### [WORK REQUIRED]
Exclude the pictures. Transcribe, exactly as written, the lines from the one with "82 Empowering Business" through the end of the entries below.

### [STUDY MATERIAL]
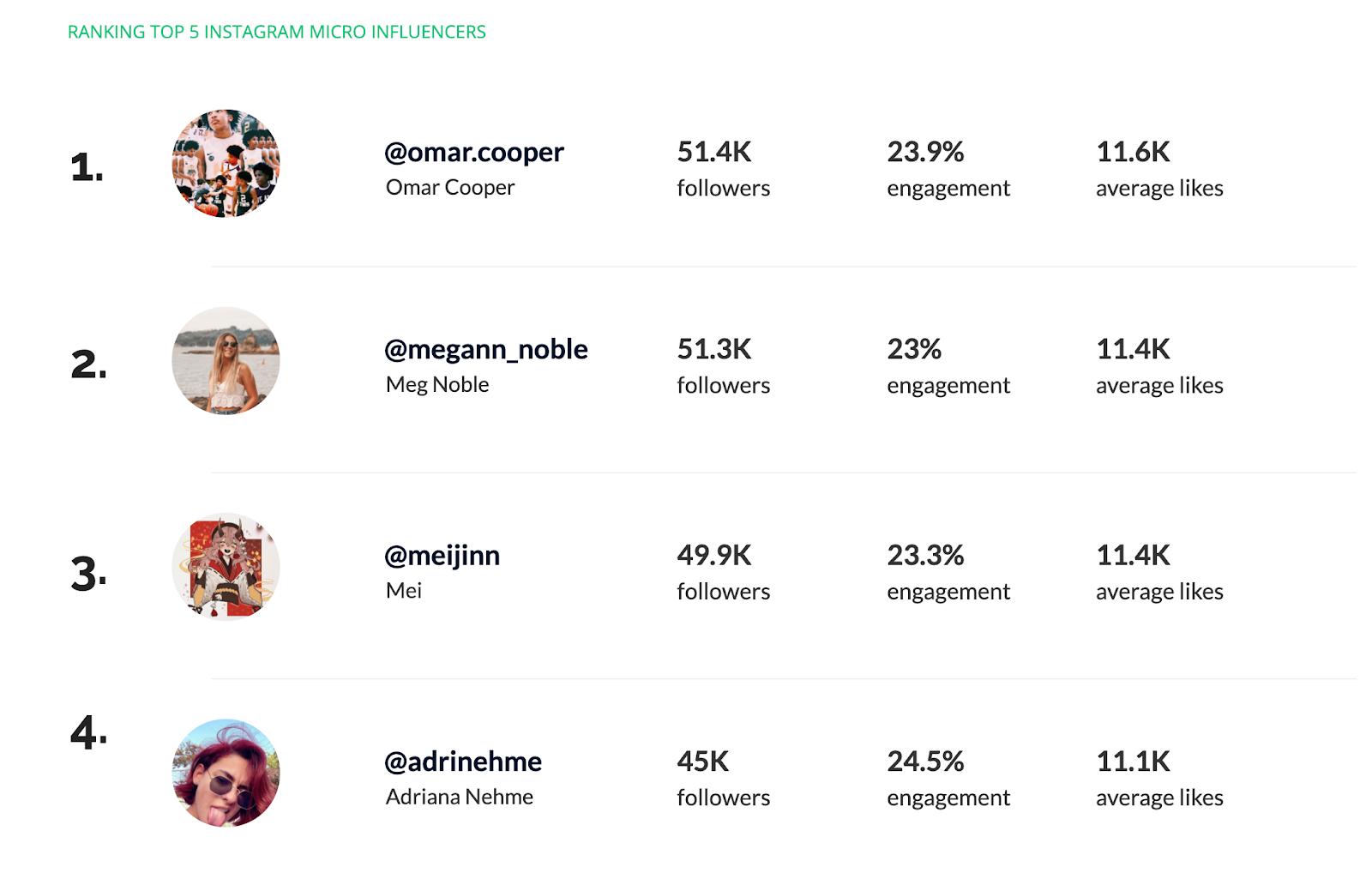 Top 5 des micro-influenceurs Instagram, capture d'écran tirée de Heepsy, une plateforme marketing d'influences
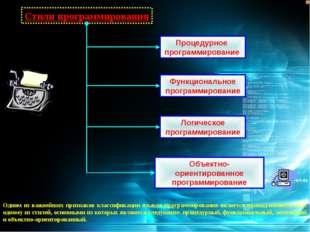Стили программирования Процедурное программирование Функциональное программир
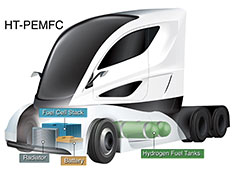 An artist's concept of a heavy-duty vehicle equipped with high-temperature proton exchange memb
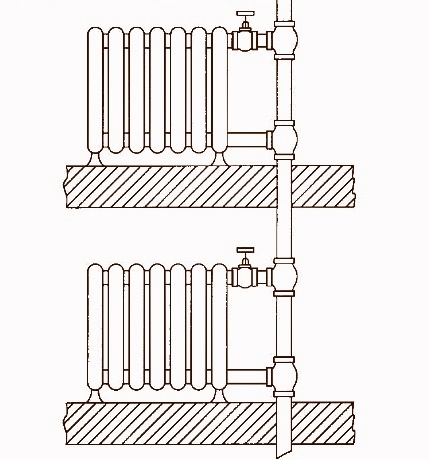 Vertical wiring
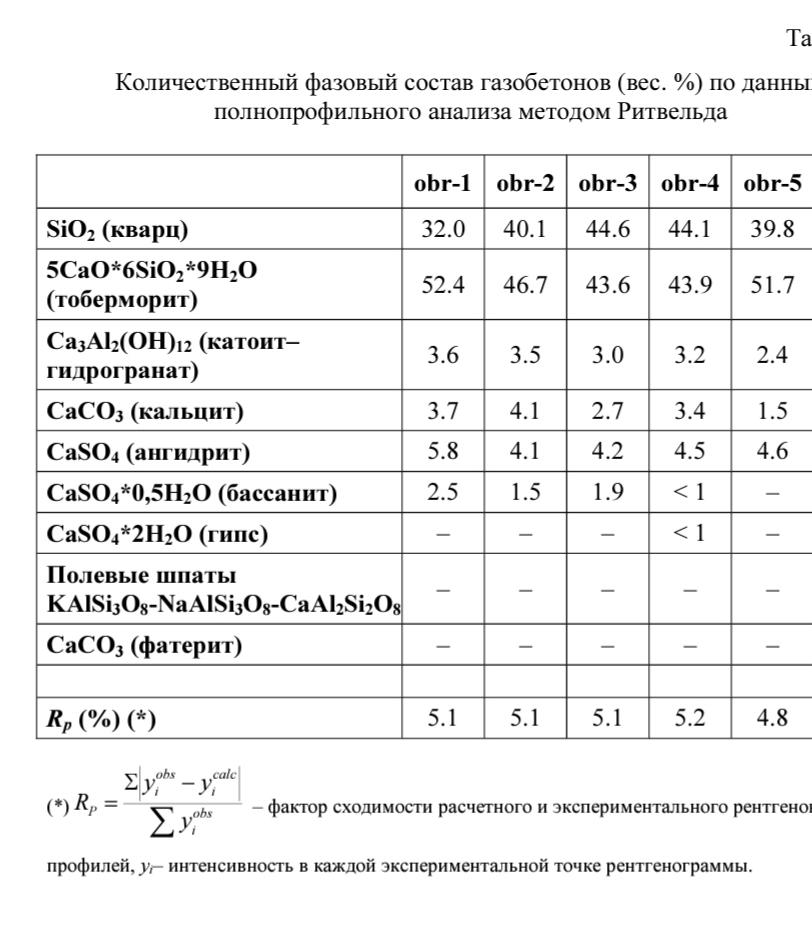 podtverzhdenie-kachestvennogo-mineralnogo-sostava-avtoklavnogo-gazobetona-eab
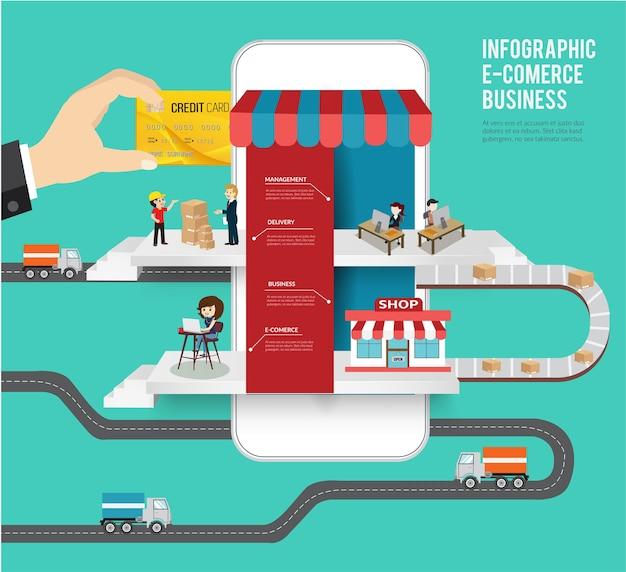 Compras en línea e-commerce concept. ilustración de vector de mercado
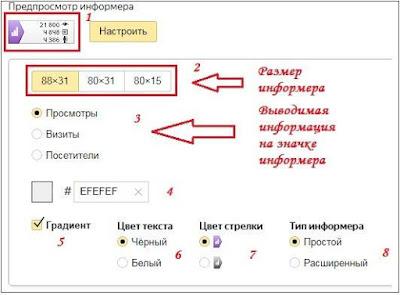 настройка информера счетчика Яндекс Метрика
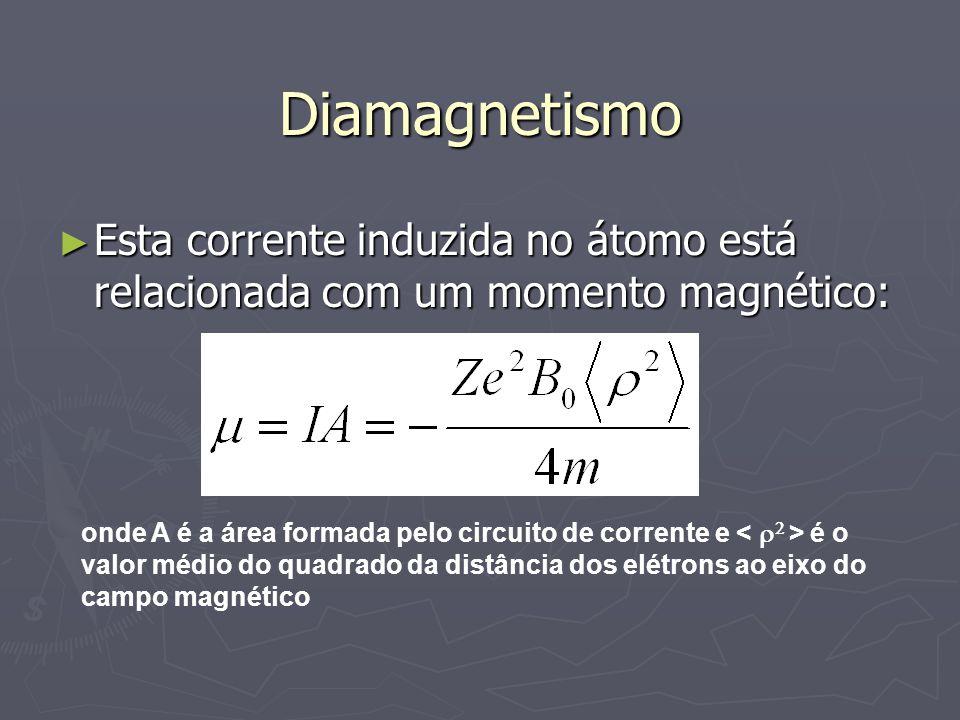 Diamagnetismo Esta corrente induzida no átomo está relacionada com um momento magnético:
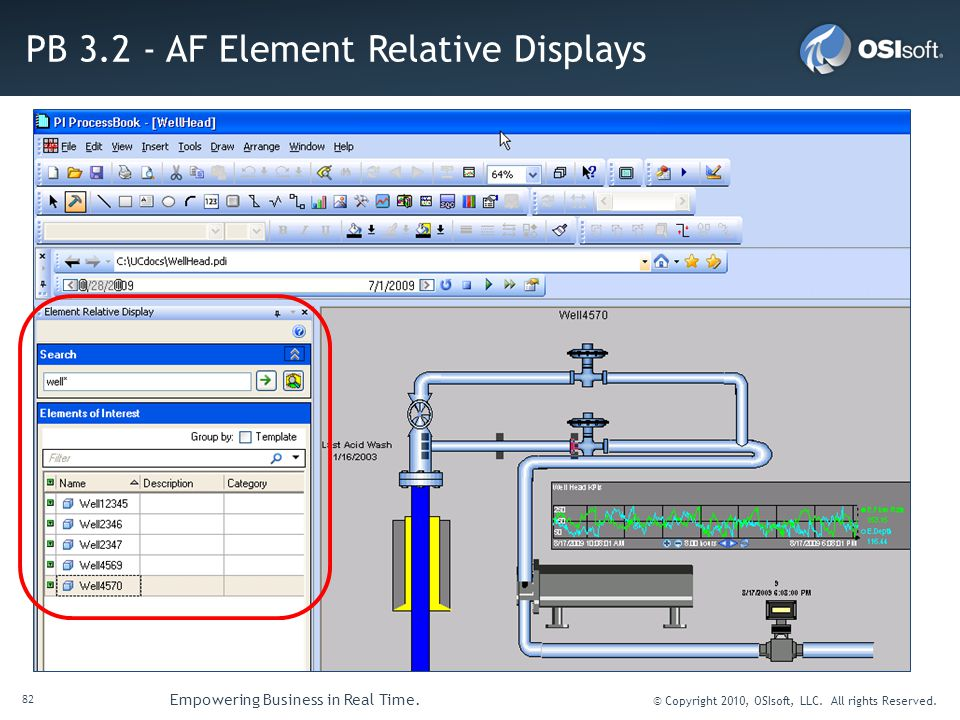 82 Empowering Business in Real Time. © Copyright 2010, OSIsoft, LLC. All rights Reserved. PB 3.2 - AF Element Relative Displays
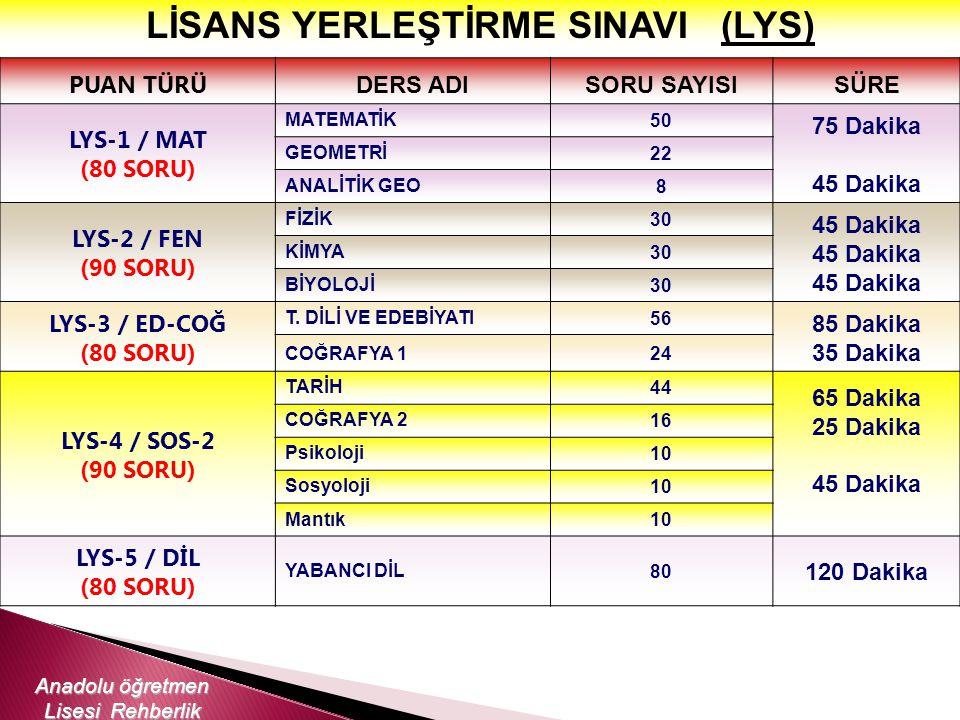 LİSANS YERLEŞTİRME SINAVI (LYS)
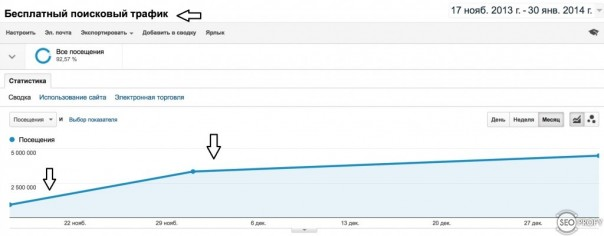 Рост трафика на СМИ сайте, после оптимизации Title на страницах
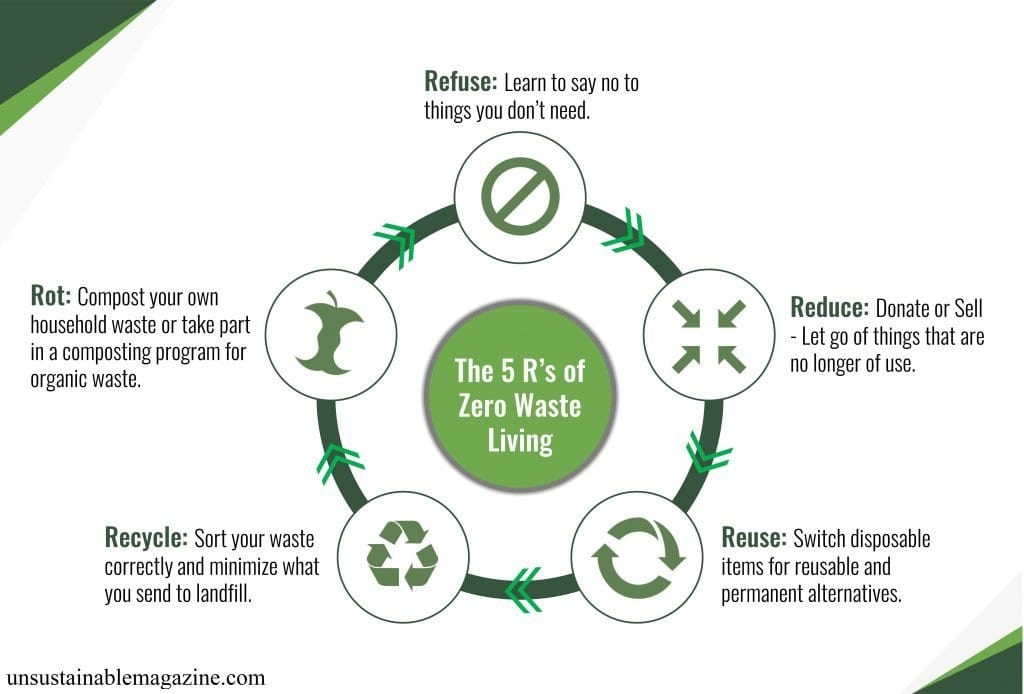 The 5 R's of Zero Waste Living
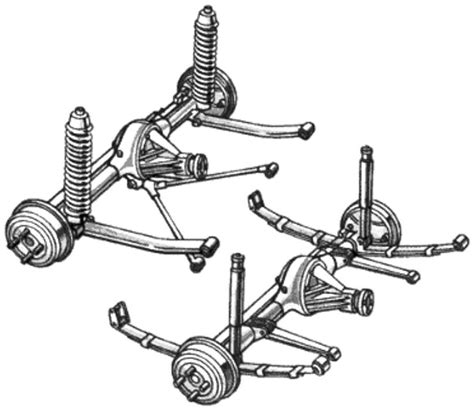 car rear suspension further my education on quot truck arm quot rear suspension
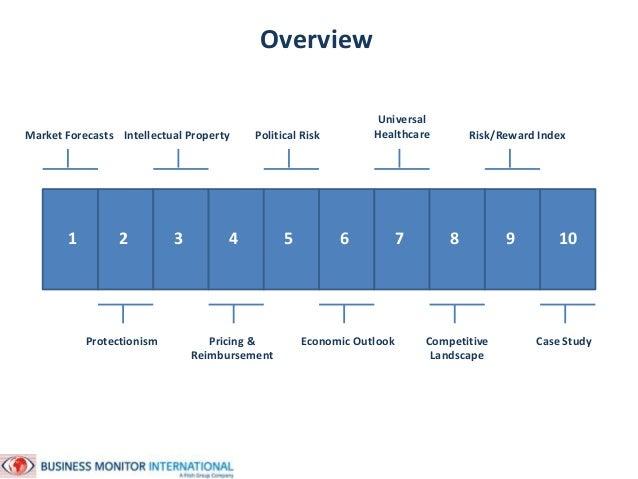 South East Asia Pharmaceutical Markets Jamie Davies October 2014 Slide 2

### [TASK SOLUTION]
 82 Empowering Business in Real Time. © Copyright 2010, OSIsoft, LLC. All rights Reserved. PB 3.2 - AF Element Relative Displays
 LİSANS YERLEŞTİRME SINAVI (LYS)
 Рост трафика на СМИ сайте, после оптимизации Title на страницах
 The 5 R's of Zero Waste Living
 car rear suspension further my education on quot truck arm quot rear suspension
 South East Asia Pharmaceutical Markets Jamie Davies October 2014 Slide 2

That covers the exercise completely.